Сколько радовались в Берлине, столько же печалились в Копенгагене.
Когда при датском дворе узнали о секвестрации, то поднялось сильное волнение. «Больше зла нельзя сделать нашему королю, как этою секвестрацией, — сказали датские министры Долгорукому. — Герцог голштейн-готторпский столько же желает добра королю шведскому, сколько желают ему и сами шведы; так можно ли было допускать его вмешиваться в дела Северного союза? Королю прусскому верить трудно, зная сношения его с Францией в пользу шведскую; сами прусские министры открыли, что их король обещал помогать герцогу голштейн-готторпскому против нашего короля. У нас уже начаты были приготовления, чтобы на будущее лето вступить в Шонию; но теперь нечего думать о войне, надобно искать мира; союзники отняли у нашего короля все способы к наступательной войне, а оборонительную войну вести только разоренье без всякой прибыли». Долгорукий успокаивал их как мог, спрашивал, на каких условиях желают они отдать померанские города в секвестр? «Отдать одному королю прусскому, чтоб о герцоп голштейн-готторпском и помину не было», — отвечали министры Сердились не на Меншикова, а на Флеминга, которому приписывали все это злое дело, рассказывали, как Флеминг недавно еще грозился отомстить датскому двору за прежние неприятности. Раздражение против Голштинии было тем сильнее, что мирные переговоры между нею и Данией кончились тем, что Гёрц, не сказавшись никому, тайком уехал на крестьянской телеге окольными дорогами; Долгорукому объявили, что Гёрц предлагал отдельный мир между Даниею и Швециею; сам король сказал ему: «Вы пророк: что вы предсказывали о Гёрце, то и случилось; он предлагал такие дела, от которых был бы страшный вред Северному союзу».

» Представленные данные:
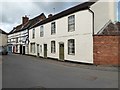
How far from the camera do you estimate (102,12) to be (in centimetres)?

» Задания к тексту:
• a. Каким образом, согласно тексту для чтения, Гёрц покинул Данию после окончания мирных переговоров?
• b. Назовите все фамилии людей, упомянутые в тексте для чтения.
• c. Перескажите абзац текста для чтения, начинающийся словами «Когда при датском дворе узнали», сократив его и оформив в виде списка с сохранением основных фактов.
Строки представляют собой отдельный материал и к тексту не относятся.

» Результаты упражнения:
• a. Тайком, никому не сказавшись, на крестьянской телеге окольными дорогами.

• b. Долгорукий, Меншиков, Флеминг, Гёрц.

• c.
- При датском дворе известие о секвестрации вызвало сильное волнение.
- Датские министры сказали Долгорукому, что большего зла их королю нельзя было сделать. Герцог голштейн-готторпский желает добра шведскому королю, и его не следовало допускать к делам Северного союза. Прусскому королю верить трудно из-за его сношений с Францией в пользу Швеции и обещания помогать герцогу против датского короля.
- Министры заявили, что о начатых приготовлениях вступить в Шонию будущим летом теперь нечего думать. Союзники отняли у короля средства к наступательной войне, а оборонительная принесла бы лишь разорение, поэтому надо искать мира.
- На вопрос Долгорукого об условиях секвестра министры ответили, что померанские города следует отдать одному прусскому королю, без всякого участия герцога голштейн-готторпского.
- Виновником считали не Меншикова, а Флеминга, который недавно грозился отомстить датскому двору.
- Раздражение против Голштинии усилилось из-за провала мирных переговоров: Гёрц тайком уехал. Долгорукому объявили, что Гёрц предлагал отдельный мир между Данией и Швецией.
- Король сказал Долгорукому, что его предсказания о Гёрце сбылись: тот предлагал дела, страшно вредные для Северного союза.